Dress Code: Shoes and shirt required, but at least a bikini cover-up will suffice.
Proximity to Hot Lifeguard: That pier is an excellent lookout for babes.
Music: Tiki shows every Thursday and Sunday.
Risk of Sand in Your Drink: If it's windy, it's a-coming for your drink — but that close to the water, we don't mind.
1. Square Grouper Tiki Bar, Jupiter, Fla.
It would be a crime if the location of Alan Jackson and Jimmy Buffet's "It's Five O'Clock Somewhere" video wasn't on our top list. The Square Grouper may have "officially" opened in 2003, but the site's history goes much further back — to the 1850s, when settlers built a small hotel and saloon for local builders and travelers. Since then, the Square Grouper and the Jupiter Inlet have been home to all sorts of colorful history and facts. (Fun fact: "Square Grouper" refers to what the U.S. Coast Guard calls bales of marijuana thrown overboard or out of planes found in the Jupiter Inlet and throughout South Florida, says the bar.) We can't possibly think of a better place to kick back in the sand, with a drink in hand, and relax.
Proximity to Water: Less than 100 feet.
Drink Specials: Besides the $6 Sailor Jerry's all day, every day, you mean? There are 36 bottled beers, eight wines, and 23 cocktails, including margaritas, piña coladas, mudslides, and Hurricanes.
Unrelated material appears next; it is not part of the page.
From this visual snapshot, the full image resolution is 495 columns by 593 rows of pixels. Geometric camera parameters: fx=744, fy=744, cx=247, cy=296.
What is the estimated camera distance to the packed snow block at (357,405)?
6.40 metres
The late-night happy hour is $5 Sailor Jerry's, beers for $2.50, and cocktails for $5.50.
Dress Code: No shirt, no shoes, no problem (but sitting in sand, you may not want to be just in a swimsuit).
Proximity to a Hot Lifeguard: Jupiter Beach Park is a little more than a half mile away.
Music: Live music nearly every day of the week, and that doesn't even include "Must Drink Movie Monday" nights.
Risk of Sand in Your Drink: The tables and lounge chairs are in the sand, so the risk is pretty high.